Tangible Schizophrenia


Brotherhood IX: April

Author: Guede Mazaka
Rating: R
Pairing: Arthur/Lancelot/Tristan.
Feedback: Good lines, bad ones, etc.
Disclaimer: Versions started with the movie, not me.
Notes: Pre-movie. Whole poem found here.
Summary: They that go to war are never the same as they that return from it.

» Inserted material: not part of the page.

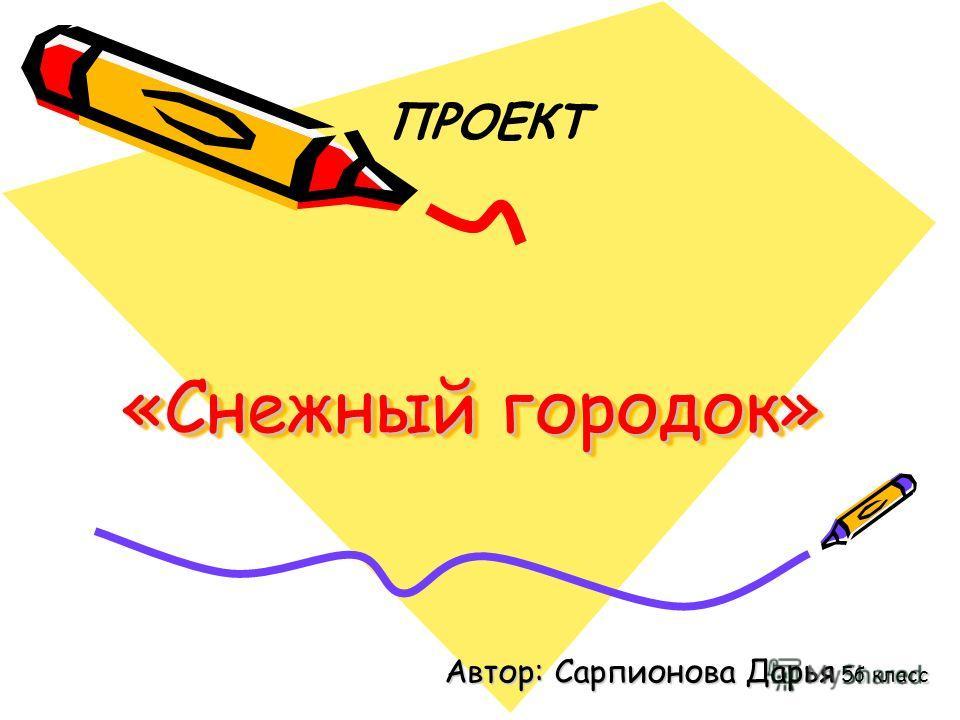 «Снежный городок» ПРОЕКТ Автор: Сарпионова Дарья 5б класс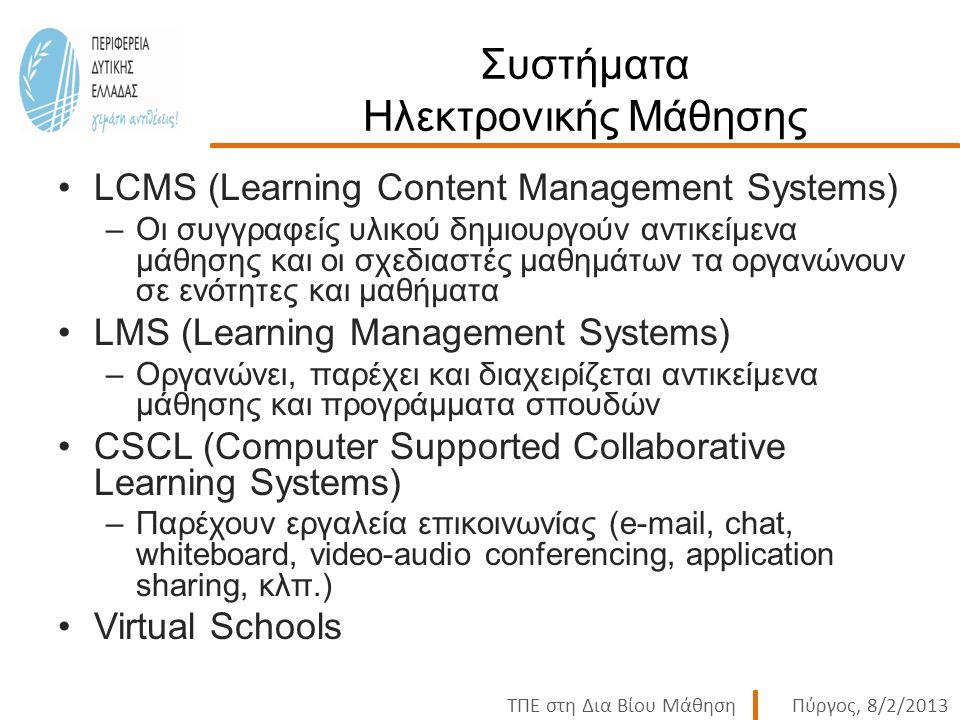 ΤΠΕ στη Δια Βίου ΜάθησηΠύργος, 8/2/2013 Συστήματα Ηλεκτρονικής Μάθησης LCMS (Learning Content Management Systems) –Οι συγγραφείς υλικού δημιουργούν αντικείμενα μάθησης και οι σχεδιαστές μαθημάτων τα οργανώνουν σε ενότητες και μαθήματα LMS (Learning Management Systems) –Οργανώνει, παρέχει και διαχειρίζεται αντικείμενα μάθησης και προγράμματα σπουδών CSCL (Computer Supported Collaborative Learning Systems) –Παρέχουν εργαλεία επικοινωνίας (e-mail, chat, whiteboard, video-audio conferencing, application sharing, κλπ.) Virtual Schools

“But now my heart is heavy-laden. I sit
Burning away my dreams beside the fire:
For death has made me wise and bitter and strong;
And I am rich in all that I have lost.”
--“Memory,” Siegfried Sassoon.

* * *

Tristan had just begun scraping the cakes of dried blood from his hands when Lancelot stormed in, swords clattering on his back. “That fucking lunatic!” the other man snarled, flapping the door shut and then kicking it into its ill-fitted frame.

They were bivouacked in a village recently raided by and reclaimed from the Woads, so here and there the timbers were splashed with something dark and foul, and the air had the tang of violent death. But the walls of this house were sturdy, and had only a few holes that Tristan had already stuffed, and someone before him had dragged out everything so there were practically no reminders of the previous owners. As shelters went, it was the best they’d had in a long while.

“What’s he thinking? Do you know? Because I’m beginning to suspect that I’ve lost whatever knowledge I had of Arthur. He—damn it!” Lancelot kicked the door one last time, then slumped against it so the light of the heavily-smoking fires lashed over his armor and lingered on the hollows newly-worn into his face. He took a deep breath, and when he exhaled, he’d settled into a depression that matched well with the blood and dirt crusted all over him.

In the corner, the hawk shrieked once in protest of the agitated atmosphere. Then she calmed a little, half-lowering her wings, but still directed baleful looks at Lancelot. He glared back, making her take flight and come to land on Tristan’s shoulder.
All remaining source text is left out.